With reference to FIGS. 6 and 7, a second embodiment of the high precision ball launch system 2 includes a pair of linear translating drive surfaces, at least one drive device, and a carriage 76. A first linear translating drive surface 64 and a second linear translating drive surface 66 are mounted to the carriage 76 such that the ball 100 may be propelled therethrough. Preferably, a separate drive device is used for each linear translating drive surface. A first drive device 78 is mounted to a bottom of the carriage 76 and translates the first linear translating drive surface 64. A second drive device 80 is mounted to a bottom of the carriage 76 and translates the second linear translating drive surface 66.
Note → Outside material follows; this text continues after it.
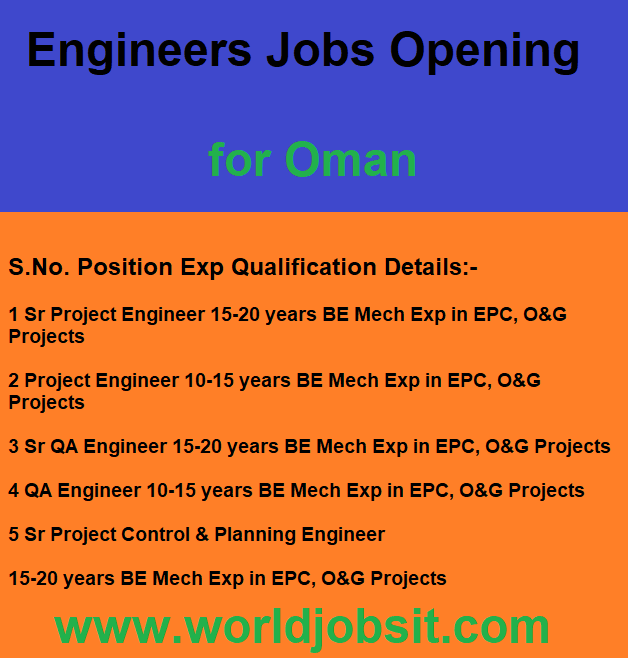 Engineers Jobs Opening for Oman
The first linear translating drive surface 64 includes a first linear drive surface 68, a drive wheel 70, and an idler wheel 72. A second linear translating drive surface 66 includes a second linear drive surface 74, the drive wheel 70, and the idler wheel 72. Each linear drive surface could be a belt, sprocket driven chain, or any other suitable device. The drive wheel 70 is disposed in one end of either linear drive surfaces and the idler wheel 72 is disposed in the other end of the linear drive surfaces. Each drive wheel 70 translates one of the linear drive surfaces. One drive wheel must rotate in a clockwise rotation and the other drive wheel must rotate in a counter clockwise rotation. The drive device could be an electric motor, or any other suitable drive mechanism.

Preferably, the distance between the drive and idler wheels is long enough to eliminate the effects of acceleration, jerk, and vibration. With reference to FIGS. 8 and 9, the distance between the first and second linear drive surfaces at the exit is preferably slightly greater than at the entrance to provide a gentle release of the ball. A single guide plate 82 may be attached behind each linear drive surface to provide the slightly greater distance at the exit than at the entrance. The surface of the guide plate 82 which contacts the linear drive surface preferably has a lower coefficient of friction. A set of wheels 84 may be substituted for a single guide plate 82. A curvature could be imparted to the line of trajectory by translating each linear drive surface at a different speed.

FIG. 10 shows a high precision ball launch system 2 which is attached to a rotation fixture 86. The rotation fixture 86 includes a cradle 88, a base 90, and a drive device 92. The carriage 76 is mounted to the cradle 88. The cradle 88 is pivotally attached to the base 90. The drive device 92 rotates the cradle 88 about the axis of trajectory 67 if it is desired to impart spin to the ball 100.

All drive devices and ball release mechanisms are controlled using any suitable electrical or electronic control circuitry including microprocessor based systems.

While particular embodiments of the invention have been shown and described, it will be obvious to those skilled in the art that changes and modifications may be made without departing from the invention in its broader aspects, and therefore, the aim in the appended claims is to cover all such changes and modifications as fall within the true spirit and scope of the invention.

Claims

1. A method of launching a ball with high precision, comprising the steps of:

rotating a first link;

providing a second link that is pivotally attached to one end of said first link;

rotating said second link in a direction opposite of said first link;

providing a ball release mechanism that retains a ball, attaching said ball release mechanism to one end of said second link; and

releasing the ball from said ball release mechanism.

2. The method of launching a ball with high precision of claim 1, further comprising the step of:

releasing the ball from said ball release mechanism when the ball is substantially over the pivot point of said first link.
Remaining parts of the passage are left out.